| Steve: Developing on the Edge Thoughts on development, Web-services, technology and mountains. | |
2Oct Fri2009 | A Cloud Tools Manifesto
Dedicated to the belief that tooling
that works reliably can only be achieved by good designs and
adequate testing
There's been lots of discussion about what people who deploy
their applicationss in "the cloud" want -it gets fairly political,
as the Open
Cloud Manifesto shows. That manifesto contains requirements
about portability that are anathema to people hosting applications
directly in their infrastructure -Google, Microsoft,
Salesforce.com- and I worry about it too. I worry about the HTML
source of the manifesto -have you seen it?
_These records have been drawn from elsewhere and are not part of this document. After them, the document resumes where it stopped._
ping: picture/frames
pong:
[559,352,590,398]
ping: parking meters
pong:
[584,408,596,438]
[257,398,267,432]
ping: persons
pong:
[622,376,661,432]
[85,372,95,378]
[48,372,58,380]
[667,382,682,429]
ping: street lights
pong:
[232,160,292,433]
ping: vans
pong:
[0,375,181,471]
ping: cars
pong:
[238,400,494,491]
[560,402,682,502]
Scary. Someone has gone
to a lot of effort to make a web page look like a document.
Having read the manifesto, I cannot help but smirk when I read
the a bit about re-using existing standards and judicious creation
of new ones. This manifesto came from the same company that gave
the world WS-ResourceFramework? Either they have learned the error
of their ways, or WS-RF is one of the existing standards they have
in mind.
Anyway, I'm not going to comment on it in detail, except to say
I'm working at a different level, namely the problem of getting
client code to work with different clouds with different machine
management APIs. Listing what you want to do with the machines,
that's something to worry about in a different place -my concern is
what be can be done to work with the infrastructures, what do tool
authors need from the service providers.
Here, then, is my Cloud Tools Manifesto. I have no signatories
for it yet, having recently written it. I did post a draft to the
Typica list, where there's been recent talk of a mock EC2 stack.
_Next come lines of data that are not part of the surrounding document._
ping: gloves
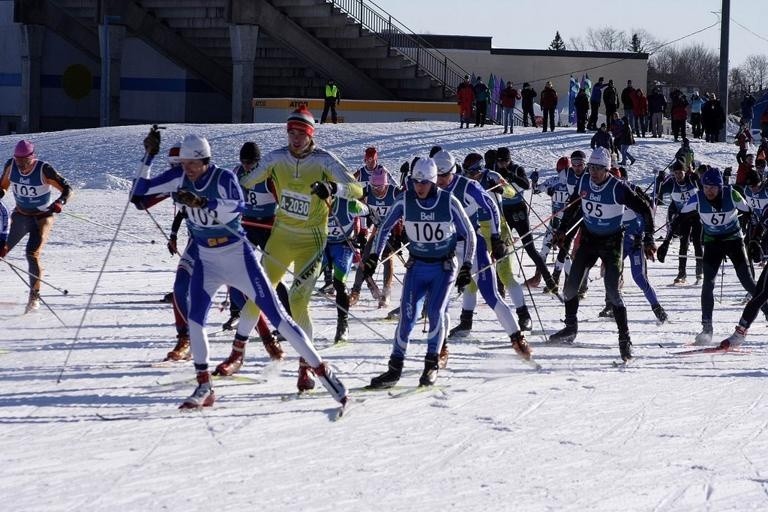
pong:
[642,233,657,262]
[456,266,473,293]
[143,130,161,155]
[47,200,64,213]
[173,188,206,208]
[167,237,177,255]
[363,254,378,273]
[310,181,337,200]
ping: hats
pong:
[556,147,612,172]
[240,142,260,164]
[743,169,761,184]
[286,104,315,138]
[370,165,388,186]
[672,160,686,171]
[401,145,511,184]
[167,142,183,165]
[179,135,211,160]
[701,169,723,186]
[366,146,378,161]
[11,140,35,158]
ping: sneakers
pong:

One of the responses was an invitation to get involved in the Open
Cloud Computing Interface (OCCI) group, which is part of the Open
Grid Forum. I was most amused, for reasons some people (Savas) should recognise. Time spent
with Savas and Jim were the best parts of the GGF process.
Cloud Tools Manifesto
API requirements
- Provide enough information about library/protocol calls that
anyone can implement tools to work with the infrastructure -any
vendor specific tooling is the start, not the finish
- Licensing of the header files, any other parts of the
specification, should not prevent open source -any license- or
closed source implementations.
- Do not require that the tooling is implemented in a specific
language, using a specific SOAP library, on a specific OS. There
may be restrictions on what the infrastructure can run, but that
does not need to affect the tools used to get that code
working.
- Where possible, use underlying protocols/specifications that
are, by virtue of their stability in the field or rigorous
specification and test suite, highly interoperable.
- When XML is used, generate well-formed XML 1.0 in responses and
error messages.
- Parse XML formatted responses in a proper XML parser; not be
brittle to different XML encodings.
- If you add a new authentication method to HTTP, provide the
relevant patches and tests for popular libraries such as Apache
HttpClient.
- Have a structured form for error messages. SoapFaults, ugly as
they are, are something you can chuck back on HTTP responses.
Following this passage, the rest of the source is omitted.